_WHAT YOU HAVE TO DO_
In the book review below, what is the reviewer's one complaint about the book?

_DOCUMENT EXTRACT_

I kind of have this weird thing in my head where I have a hard time considering certain books 'true crime' that technically fit the bill - I always tend to think of sensationalized murders and shocking secrets. In reality, true crime really can be about any crime, but they almost always tend to be about murder, and serial killers at that. Then when I look at historical murders such as these, I feel like they are even further away from the 'true crime' label, or I think of some cases that transcend the genre - like Nicole Brown's murder, JonBenet Ramsey's, Lacey Peterson, and so on. Anyway, that's the reason for the post title - what do you think? What do you consider to be 'true crime'?
On to the review!
Ivy League university, mid 1800s? ✔
A wealthy doctor, vanished? ✔
Cadavers and scalpels? ✔
Red herrings and mystery? ✔
I will get my one complaint out of the way now, so the rest of the time can be spent talking about all the things the worked. Here's what didn't: ALL THE SEMI-COLONS. I love semi-colons as much as the next nerd, but they were all over the place and sometimes highly unnecessary. Sometimes five sentences in a row, and there's another semi-colon. That part did get kind of distracting and found myself rewording the sentences in my head to see if all the semi-colons were even needed. They weren't.
Now on to the good stuff, because this book was really, really good. I liked the fact that it was a slow build-up to this incredibly baffling case where nothing was what it seemed. I wonder how many students at Harvard even know about this murder, because it is definitely something the university would have wanted to keep quiet for a long time. Looks like they did a great job because my daughter's uncle got his MBA from Harvard a couple years ago and he had never heard the story or of anyone involved.
The story centers on Dr George Parkman, who vanished without a trace after missing an appointment one afternoon. He was one of the university's wealthiest benefactors, being an alum himself, so Dr Parkman being on campus was not unusual. What was unusual is everything that came afterward. No one seemed to know who his appointment had been with, or what could have happened to him. Foul play was suspected immediately. The author does a fantastic job setting the scene and really immersing the reader in 1849 Cambridge as Harvard is scoured for any sign of the doctor. Eventually his body is discovered, though I will not say specifically where or by whom, or in what condition. I will only say that it was in fact discovered someone within the medical college and it all caused quite an uproar among the old-money, uber-elite of Boston.
What makes this murder trial especially important is the precedent it set for future cases, and how the forensics first used then are still methods in use today. During the trial Parkman's dentist took the witness stand to identify the teeth her had made for the victim - teeth that were found in a place frequently used by the accused (I am trying really hard to not give away any details, okay?) Dental evidence had never been used in a case like this before. An additional aspect of the trial that still informs law today centers on the idea of reasonable doubt. The author details how the judge's definition of reasonable doubt was conveyed to the jury - and said definition was still used for over one hundred and fifty years after the trial.
I have read my fair share of murder mysteries set in the 1800s. I am particularly fond of the Victorians and their obsession with poison and scandal and dastardly deeds. What I really appreciated here was the time the author took to bring these people to life, despite the murder and trial taking place over 150 years ago. So often one might also read of barely-related information concerning various aspects of life then, but you will find no excess here. The author uses the plethora of information at his disposal (quite a bit, there are dozens of pages of notes and an extensive list of sources for further perusal) and brings the world of the Boston Brahmins into sharp focus. Notes and Resources are critical factors for me when judging how solid a book is in its research - especially if it is a topic or subject I am just learning about. I am far less inclined to put effort into reading an author's work when they can't be bothered to cite sources. Luckily, Collins has no such problems. I really enjoyed this work and discovered I have a few of his other books on my TBR. I will be getting ahold of those as soon as possible.

_RECORD EXCERPTS_
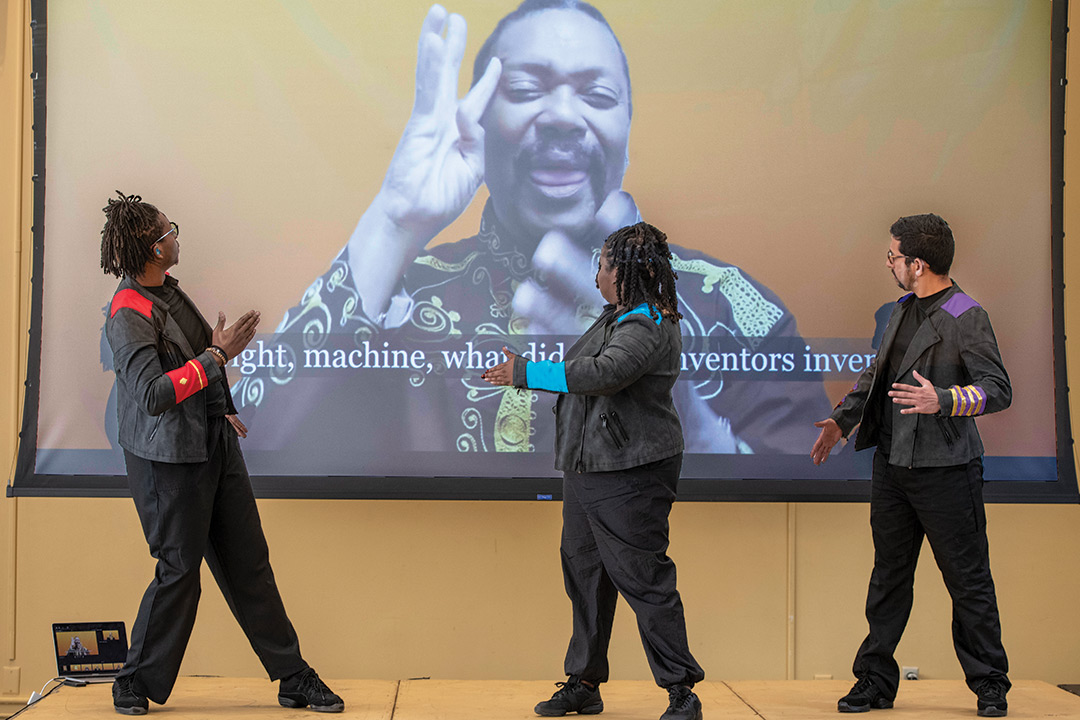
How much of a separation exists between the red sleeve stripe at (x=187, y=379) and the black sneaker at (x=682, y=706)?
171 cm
---
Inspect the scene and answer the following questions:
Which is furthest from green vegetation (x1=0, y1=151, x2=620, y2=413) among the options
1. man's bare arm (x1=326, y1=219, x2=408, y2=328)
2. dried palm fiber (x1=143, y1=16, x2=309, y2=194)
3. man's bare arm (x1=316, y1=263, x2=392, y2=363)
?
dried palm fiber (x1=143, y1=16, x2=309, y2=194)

_SOLUTION TO THE PROBLEM_
The book overuses semicolons.